Typically, I am not an ARB guy due to the cost...obviously. BUT, in the world of awnings, anything under $500 seems to be basically free, enter the ARB awning. I have run it on three rigs and loved it on every one. It takes some technique to put up or down with one person but I have build a little system. If you have two people, it is cake. I have not used it is rain yet, but I think if you pitched it so that one outside corner was the low point, you would be styling. I don't know of many smaller awnings that have a middle 'roof' support, so they will all pond if you don't give it a bit of pitch. With that said, I love mine, and if when it dies, I will buy another one. The overland world seems to attest to this as well. Lots of folks that do many hard miles a year run ARBs.
Good luck!
 

potterjon

Observer
PotterJon...
Still doing some testing on that front. I am in tight spaces often and DID NOT like the rig the PO was running. He had a class three receiver welded to each side of his frame and ran bar stock out with chains down on the front corners. The also had little eyelets bolted to his rear bumper ends and had the back chained to those. All in all, it was really bulky and seemed pretty sketchy.
My box sits inside of a drop in bed liner and the main issue I had was the box sliding really easily on the liner because the wood and plastic are slick. I pulled the box up and ran thick foam tape along the bottom of all of the floor studs so that it would not slide on the drop in bed liner; that helped a ton.
Next, I located the structure on the vertical knee walls of the unit, bought some heavy duty U Bolts and fabbed up an additional flat plate for each bolt. I put the U bolts through the knee wall at the structure points and in a location that is above and inside of the front and back truck bed corner tie downs so that when you crank it down it is pulling it down and towards all four corners. I have small sections of chain, clips and turn buckles to get it incredibly tight. I have run it about 1500 miles with everything from town to highway to mountain to washboard dirt and so far it is doing great. Again, not 'by the book' but if you are on a budget, it seems to do the trick.
Thanks!
hmmm thanks for the info. Got any pics? If I am picturing this correctly I don't understand how you would even get to the inside of the bed with the camper on, or am I missing something?
 

djmase

Adventurer
hmmm thanks for the info. Got any pics?
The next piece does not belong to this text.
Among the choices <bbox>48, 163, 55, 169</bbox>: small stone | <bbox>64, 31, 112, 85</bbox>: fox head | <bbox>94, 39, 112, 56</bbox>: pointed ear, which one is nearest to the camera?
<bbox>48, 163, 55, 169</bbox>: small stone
If I am picturing this correctly I don't understand how you would even get to the inside of the bed with the camper on, or am I missing something?

Jon, you need small hands, that is for sure. BUT, the way my sun-lite is built I have access to the cavity up front from inside of the camper through a door in the knee wall and access to the back set from the small side storage doors on the rear wall.

I have a door like this on each side up front that allows for the front connection to be reached.
IMG_1335.jpg

My rear wall has these small access doors that provide access for back connection.
IMG_1323.jpg

The set up looks like this. I used a U bolt then put a nut on it and ran it all the way in, then a plate, then the wall, then a plate, then a nut. I think if you have any load concerns, a larger plate would be good. My U Clamp is a 2 1/2" unit.
IMG_1341.jpg

Interior set up.
IMG_1342.jpg

Like I said, I have run this pretty hard thus far and inspect it after each trip to see what sort of of movement - if any - I am getting. Thus far, it is sitting pretty. No movement, no deflection, all in all it is pretty solid.

If you look carefully here, you can get a feel for my geometry.
IMG_1431.jpg

Let me know if you want any other specific shots.
 

djmase

Adventurer
So....I am about to pull the trigger on this set up.
If anyone has any beefs or thoughts, please speak now....

Screen Shot 2014-10-13 at 1.44.32 PM.jpg
 

MotoDave

Explorer
Surprised I haven't seen your truck around town. Its looking well set up!

I'm still in the 'a camper shell on a pickup truck works' phase, but I keep looking enviously at pop-up campers.
 

djmase

Adventurer
Surprised I haven't seen your truck around town. Its looking well set up!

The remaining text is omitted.